The vibe Justin Timberlake is shooting for with his new single is clearly “Happy.”
Friday, the actor and singer released his first piece of music in almost three years, a song called “Can’t Stop the Feeling,” which was written for “Trolls,” a DreamWorks Animation film scheduled for release in November. Thanks to pent-up demand for new Timberlake material and social media support from the movie's star-studded cast, “Can’t Stop the Feeling” quickly zipped to the top of the song charts over the weekend, according to BuzzAngle Music. In doing so, it sped past Drake’s monster hit “One Dance” and new songs by Alicia Keys, Calvin Harris and Ariana Grande.

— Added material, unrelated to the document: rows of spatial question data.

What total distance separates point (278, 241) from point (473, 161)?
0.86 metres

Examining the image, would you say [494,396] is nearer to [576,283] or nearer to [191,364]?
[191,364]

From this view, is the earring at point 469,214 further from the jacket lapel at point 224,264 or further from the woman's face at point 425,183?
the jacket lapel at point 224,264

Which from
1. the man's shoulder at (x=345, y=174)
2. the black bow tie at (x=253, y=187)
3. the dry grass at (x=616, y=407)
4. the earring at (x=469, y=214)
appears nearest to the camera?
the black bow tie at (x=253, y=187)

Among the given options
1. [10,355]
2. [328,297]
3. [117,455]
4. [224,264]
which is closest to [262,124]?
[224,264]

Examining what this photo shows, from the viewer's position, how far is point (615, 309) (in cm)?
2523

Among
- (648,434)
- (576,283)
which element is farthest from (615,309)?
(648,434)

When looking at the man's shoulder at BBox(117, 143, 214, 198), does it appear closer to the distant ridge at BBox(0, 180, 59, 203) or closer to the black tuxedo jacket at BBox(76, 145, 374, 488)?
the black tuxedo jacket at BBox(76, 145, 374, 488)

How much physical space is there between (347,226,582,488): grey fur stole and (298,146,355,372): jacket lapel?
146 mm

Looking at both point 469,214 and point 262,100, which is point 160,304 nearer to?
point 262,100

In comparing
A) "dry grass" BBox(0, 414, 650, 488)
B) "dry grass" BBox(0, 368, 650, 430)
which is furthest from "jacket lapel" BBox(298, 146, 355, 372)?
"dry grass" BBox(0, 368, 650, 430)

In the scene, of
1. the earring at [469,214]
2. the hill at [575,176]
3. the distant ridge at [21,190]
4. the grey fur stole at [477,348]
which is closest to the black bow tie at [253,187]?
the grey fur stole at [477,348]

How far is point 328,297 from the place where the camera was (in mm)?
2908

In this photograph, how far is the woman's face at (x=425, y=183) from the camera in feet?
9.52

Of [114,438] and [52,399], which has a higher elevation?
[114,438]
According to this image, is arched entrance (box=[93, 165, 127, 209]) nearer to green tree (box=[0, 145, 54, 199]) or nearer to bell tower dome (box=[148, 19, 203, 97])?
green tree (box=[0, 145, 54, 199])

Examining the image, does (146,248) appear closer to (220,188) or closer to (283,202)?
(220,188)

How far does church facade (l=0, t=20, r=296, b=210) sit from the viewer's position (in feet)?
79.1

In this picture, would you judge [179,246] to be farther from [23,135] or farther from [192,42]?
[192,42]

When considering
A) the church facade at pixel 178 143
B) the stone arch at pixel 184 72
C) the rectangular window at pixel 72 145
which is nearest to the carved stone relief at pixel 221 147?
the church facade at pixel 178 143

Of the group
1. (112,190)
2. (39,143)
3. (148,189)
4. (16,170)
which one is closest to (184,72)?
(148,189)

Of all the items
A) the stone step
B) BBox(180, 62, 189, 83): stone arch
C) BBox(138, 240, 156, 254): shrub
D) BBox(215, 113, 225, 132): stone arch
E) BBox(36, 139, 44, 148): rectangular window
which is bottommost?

Timberlake, who voices one of the characters in “Trolls,” would certainly like his song to do well: He’s going to be on the Eurovision Song Contest stage in Stockholm Saturday, his first musical appearance in quite a while. But because the new song’s attached to “Trolls,” there’s a corner of the DreamWorks camp that is surely hoping that “Feeling” follows the same trajectory as “Happy,” another song that rode its place in a family-friendly film to sustained success.
It is not an exaggeration to say that “Happy” is the biggest solo hit Pharrell Williams has ever had. The song had gone platinum before Williams’ solo album, “G I R L,” was even released, and it went on to go platinum another six times, making it the top-selling song in the performer’s career. At one point, people were suggesting that “Happy” become the official state song of Virginia.
It also began to take off just as “Despicable Me 2” was starting to make its way onto Blu-ray Disc and DVD shelves, a nice boost for a movie that made close to $1 billion at the box office — and about $250 million in Blu-ray and DVD sales in the U.S. alone — according to the box office research firm The Numbers.
In this case, DreamWorks is likely hoping to ride JT’s coattails earlier in the process. Unlike “Despicable Me 2,” a much-anticipated sequel to a breakout hit, “Trolls” has nothing to recommend it besides some dubious brand recognition and, again, a prominent association to one of the most winsome, well-liked pop stars in recent memory. Sounds like something in need of positive feelings.